Zu den schwerwiegendsten Problemen zählen ein Speicherleck bei der Buffer-Initialisierung (CVE-2025-55131), das unter bestimmten Timing-Bedingungen zur Offenlegung sensibler Daten führen kann, sowie mehrere Umgehungen des experimentellen Permission-Modells. Dazu gehören unter anderem ein Symlink-basierter Bypass von Dateisystem-Beschränkungen (CVE-2025-55130) und ungeprüfte Unix-Domain-Socket-Verbindungen (CVE-2026-21636). Ebenfalls kritisch ist eine Denial-of-Service-Schwachstelle im HTTP/2-Server, die durch speziell präparierte HEADERS-Frames Prozessabstürze auslösen kann.

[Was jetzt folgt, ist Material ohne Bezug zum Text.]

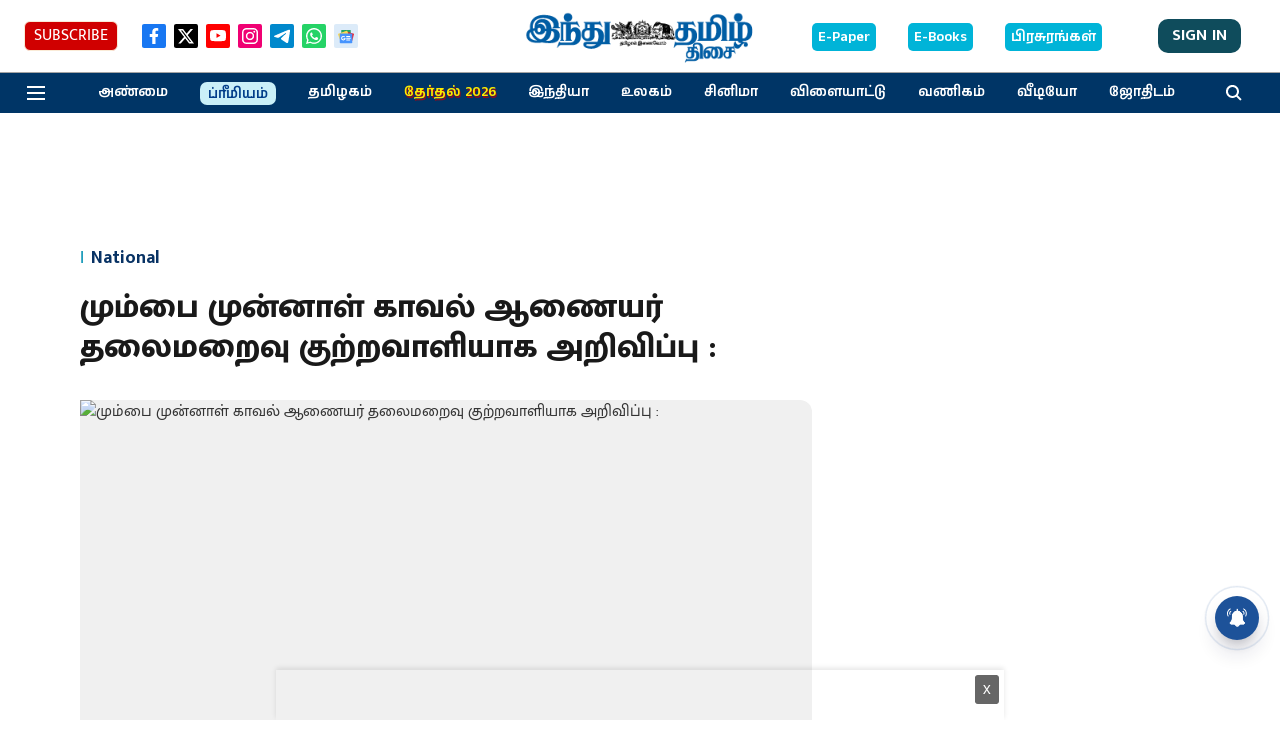

--- FILE ---
content_type: text/html; charset=utf-8
request_url: https://www.google.com/recaptcha/api2/aframe
body_size: 266
content:
<!DOCTYPE HTML><html><head><meta http-equiv="content-type" content="text/html; charset=UTF-8"></head><body><script nonce="Z0hPmLyrmqQf36mu20MIrw">/** Anti-fraud and anti-abuse applications only. See google.com/recaptcha */ try{var clients={'sodar':'https://pagead2.googlesyndication.com/pagead/sodar?'};window.addEventListener("message",function(a){try{if(a.source===window.parent){var b=JSON.parse(a.data);var c=clients[b['id']];if(c){var d=document.createElement('img');d.src=c+b['params']+'&rc='+(localStorage.getItem("rc::a")?sessionStorage.getItem("rc::b"):"");window.document.body.appendChild(d);sessionStorage.setItem("rc::e",parseInt(sessionStorage.getItem("rc::e")||0)+1);localStorage.setItem("rc::h",'1769058107501');}}}catch(b){}});window.parent.postMessage("_grecaptcha_ready", "*");}catch(b){}</script></body></html>

--- FILE ---
content_type: application/javascript; charset=utf-8
request_url: https://fundingchoicesmessages.google.com/f/AGSKWxXTD16jmxfCYmlv-CD5GCFOZ7S42HUfI6eHOdZQOWUHksIUhsP_QhYF_dsIfVFcspa0bMbYHMSg0OeIErodtfybL3W6ptCpIQvhruBAZjYG22_V0djMcCZhMEknE9SIDn3K32I-9HEU9lO8hr2spA5BZBXxq_JZx-3j-KMnttg1mGemmDYlH9oOaYlb/_adtech;_798x99_/ad_insert.-doubleclick.min.js_advertisement-
body_size: -1288
content:
window['a269157b-2673-4e47-84f6-6f0f6729e14d'] = true;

Weitere Fixes betreffen unter anderem Abstürze durch nicht abfangbare Stack-Overflow-Fehler bei aktivierten async_hooks, Speicherlecks im TLS-Zertifikats-Handling sowie Fehler in TLS-Callbacks, die zu Ressourcenerschöpfung führen können. Ergänzend wurden Abhängigkeiten wie c-ares und undici auf sichere Versionen aktualisiert.
Die Sicherheitsupdates sind in den neuen Versionen Node.js 20.20.0, 22.22.0, 24.13.0 und 25.3.0 enthalten. Das Node.js-Projekt empfiehlt dringend, zeitnah auf die aktuellen Versionen zu aktualisieren, da auch End-of-Life-Versionen grundsätzlich als betroffen gelten.